QUESTIONS ON THE MATERIAL:
1. In the article on China's Internet controls, which company did Liu Qi visit before issuing his warning?
2. Write out the article on China's Internet controls word for word, everything from "The government's censorship" down to "change their management.".

TEXT SEGMENT:
28 Aug, 2011  |  Written by  |  under News

BEIJING – A Communist Party leader has told China's Internet companies to tighten control over material online as Beijing cracks down on dissent and tries to block the rise of Middle East-style protests.

The party secretary for Beijing, Liu Qi, issued the warning following a visit this week to Sina Corp., which operates a popular microblogging site, according to the party-published newspaper Beijing Daily.

Internet companies should "strengthen management and firmly prevent the spread of fake and harmful information," Liu was quoted as saying after the visit Monday to Sina. He said companies should "resist fake and negative information."

Communist authorities encourage Internet use for education and business but are uneasy about its potential to spread dissent, especially after social networking and other websites played a key role in protests that brought down governments in Egypt and Tunisia.

Beijing is in the midst of one of its most sweeping crackdowns on dissent in years and has detained or questioned hundreds of activists, lawyers and others.

The government tries to block access to foreign websites deemed subversive and Chinese operators of websites where the public can post comments are required to watch the material and remove any that violates censorship rules.

The government's censorship rules prompted Google Inc. to close its China search engine last year. Mainland users can see Google's Chinese-language search site in Hong Kong but access is slower and the company's China market share has shrunk.

The report on Liu's warning gave no details of how Internet companies were expected to change their management.

Employees who answered the phone at Sina referred questions to a spokeswoman who did not answer her phone.

With Liu during the visit were Sina CEO Charles Chao and Kai-fu Lee, a former boss of Google's China unit who runs a technology investment company, according to the Beijing Daily.

DATA SECTION:
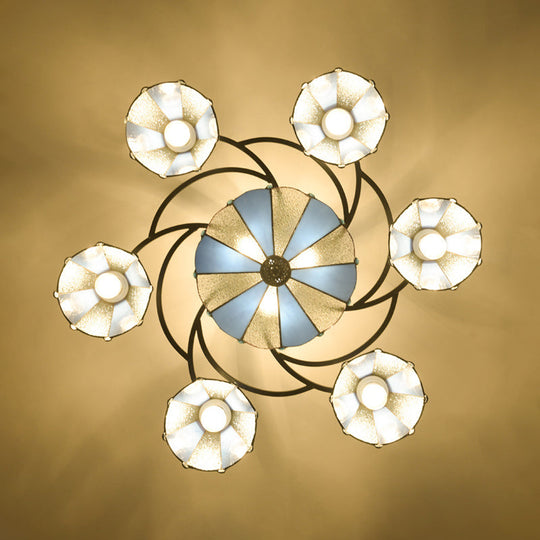 Frosted Glass Tiffany Style Ceiling Light Fixture - White/Yellow/Blue Semi-Flush Mount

RESPONSES BY ITEM NUMBER:
1. He visited Sina Corp., which operates a popular microblogging site.

2.
The government's censorship rules prompted Google Inc. to close its China search engine last year. Mainland users can see Google's Chinese-language search site in Hong Kong but access is slower and the company's China market share has shrunk.

The report on Liu's warning gave no details of how Internet companies were expected to change their management.